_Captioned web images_
◇ ◇ ◇

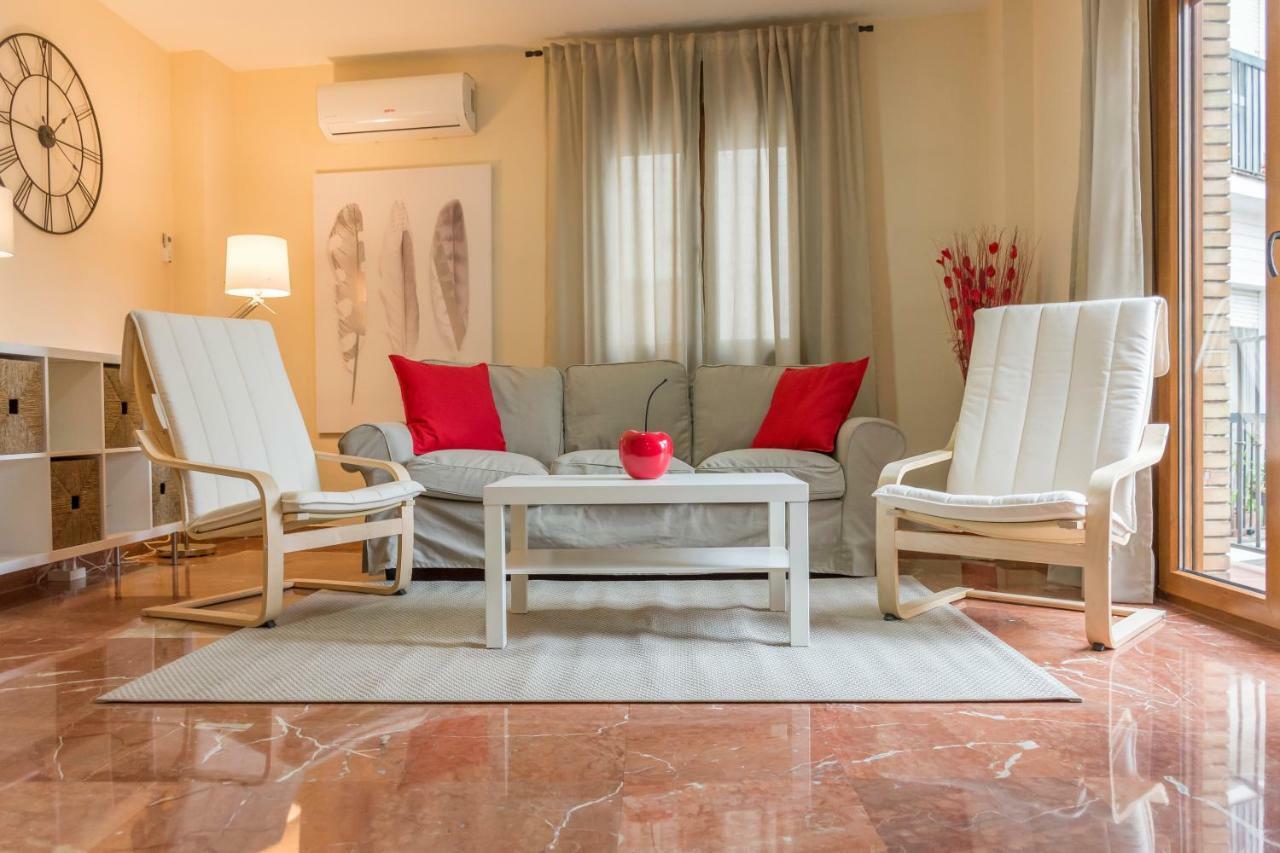 San Isidoro Cathedral Deluxe By Valcambre Apartment Seville Ngoại thất bức ảnh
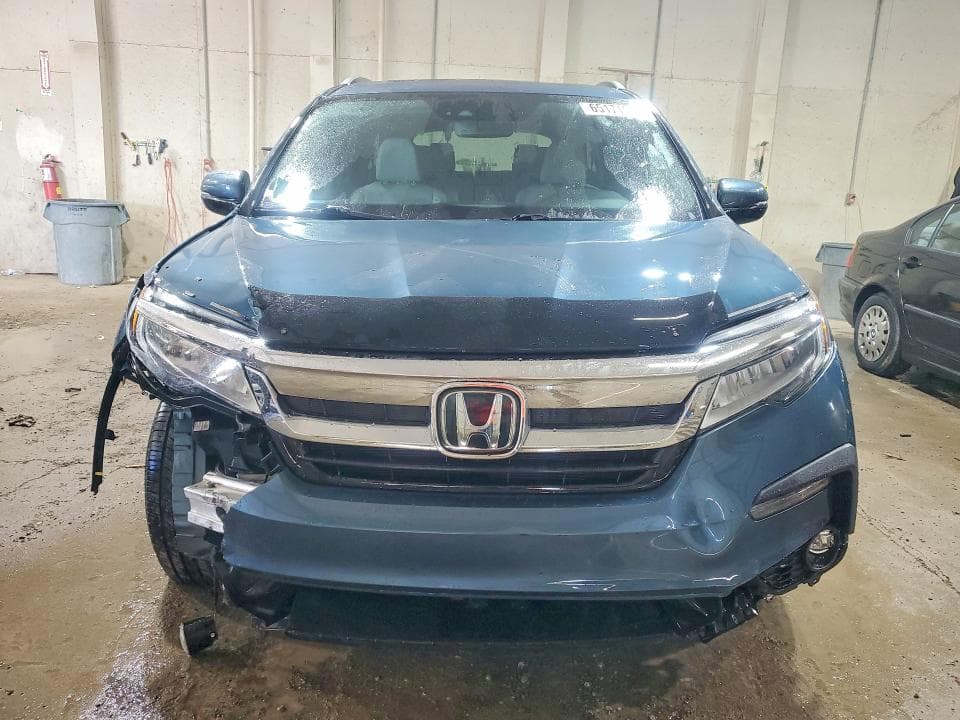 2022 HONDA PILOT ELITE 5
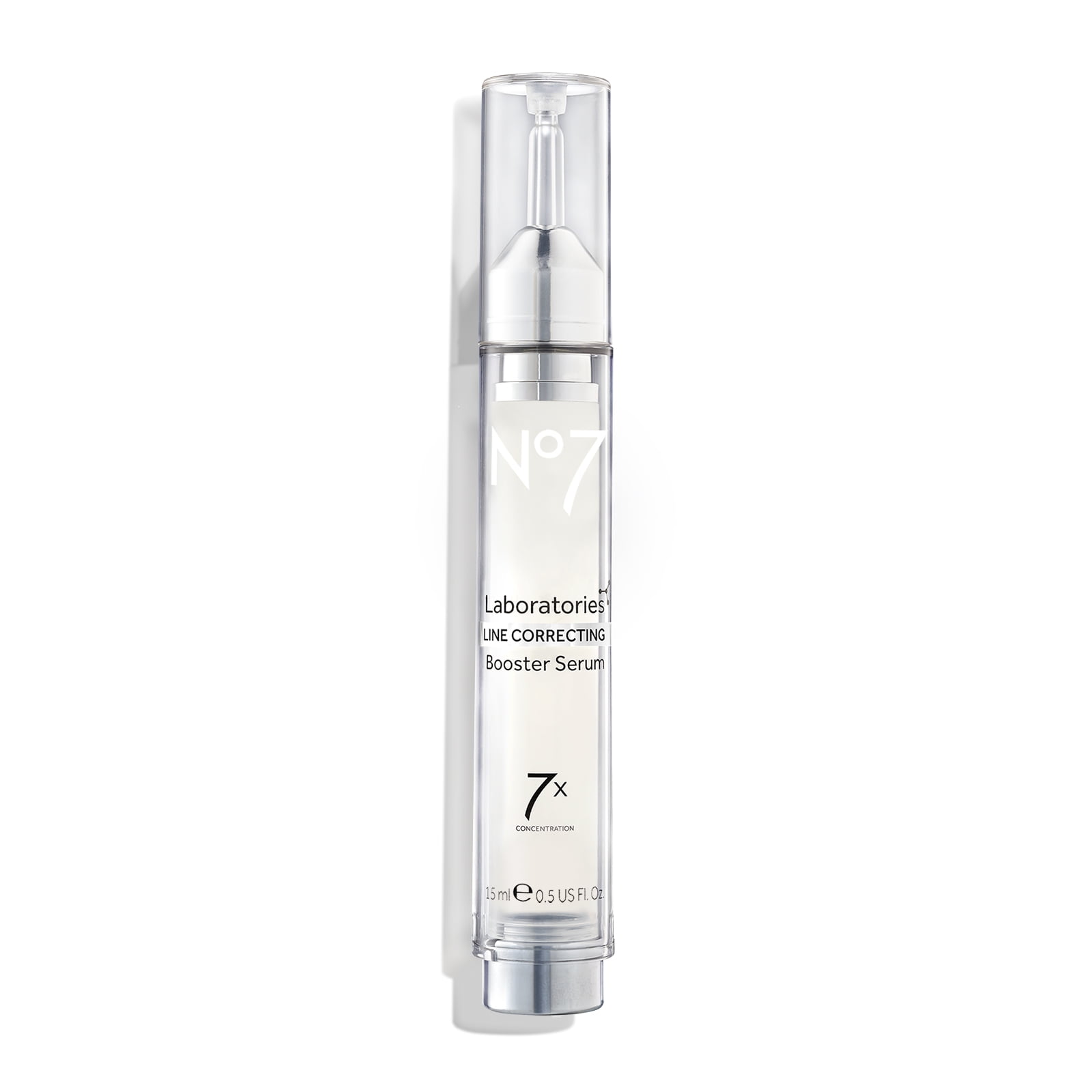 No7 Laboratories Line Correcting Booster Serum - 0 .5 fl oz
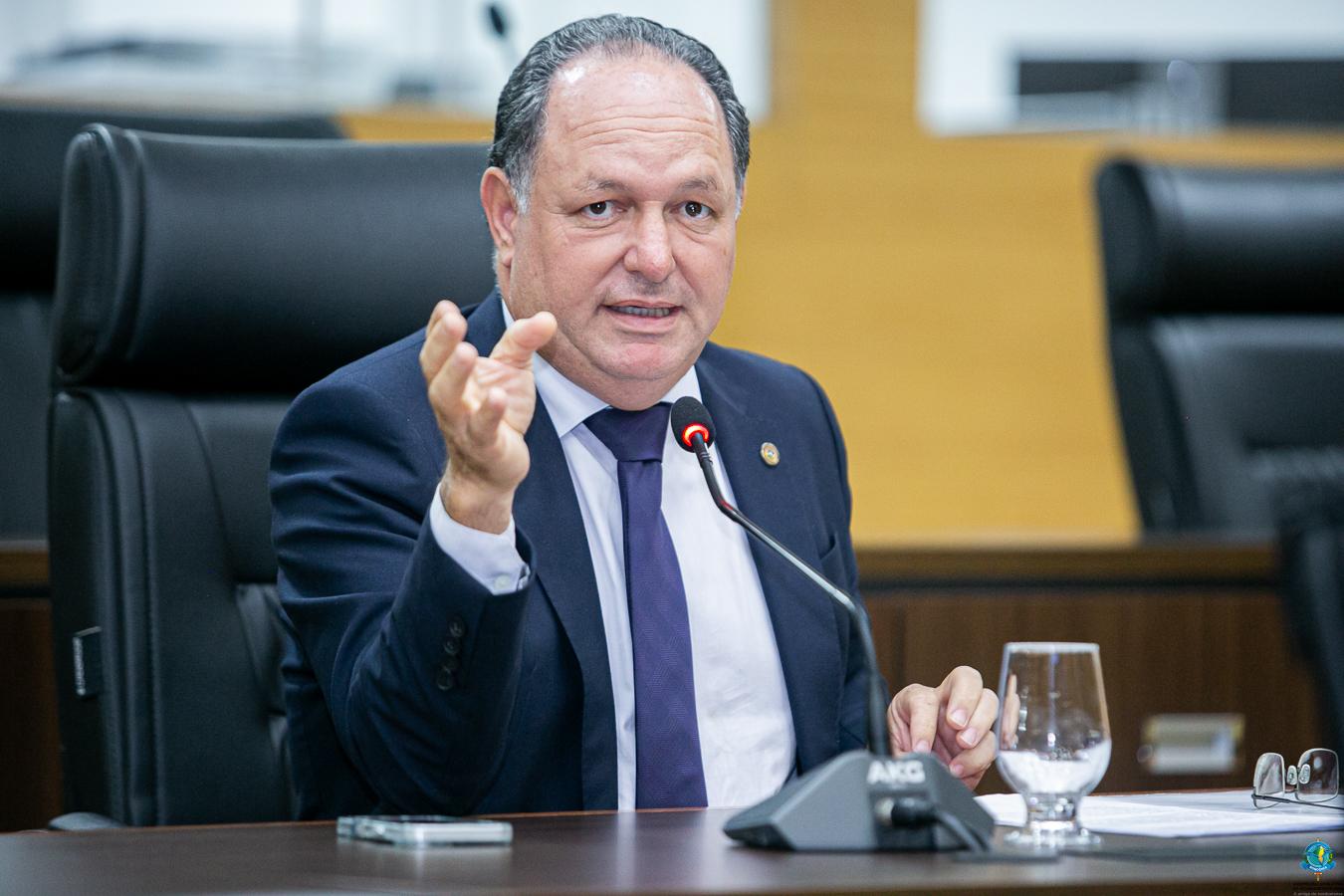 Pedro Fernandes denuncia insegurança jurídica para produtores em Rondônia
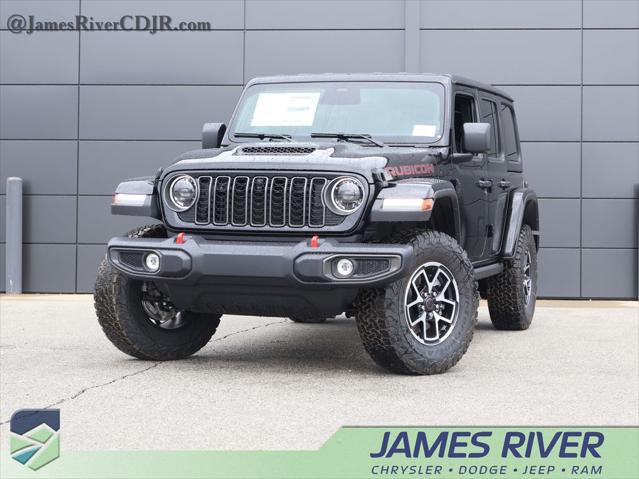 2026 Jeep Wrangler 4-Door Rubicon 4x4 for sale in Ozark, MT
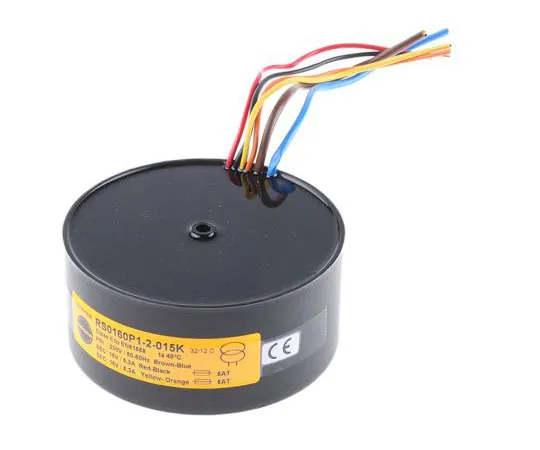 63-7432-93　2输出环形变压器，160VA,2×15V交流变压器　0160P1-2-015K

◇ ◇ ◇

_WHAT THE TASK ASKS_
Please copy the data above exactly, omitting the pictures.

_REPLY_
 San Isidoro Cathedral Deluxe By Valcambre Apartment Seville Ngoại thất bức ảnh
 2022 HONDA PILOT ELITE 5
 No7 Laboratories Line Correcting Booster Serum - 0 .5 fl oz
 Pedro Fernandes denuncia insegurança jurídica para produtores em Rondônia
 2026 Jeep Wrangler 4-Door Rubicon 4x4 for sale in Ozark, MT
 63-7432-93　2输出环形变压器，160VA,2×15V交流变压器　0160P1-2-015K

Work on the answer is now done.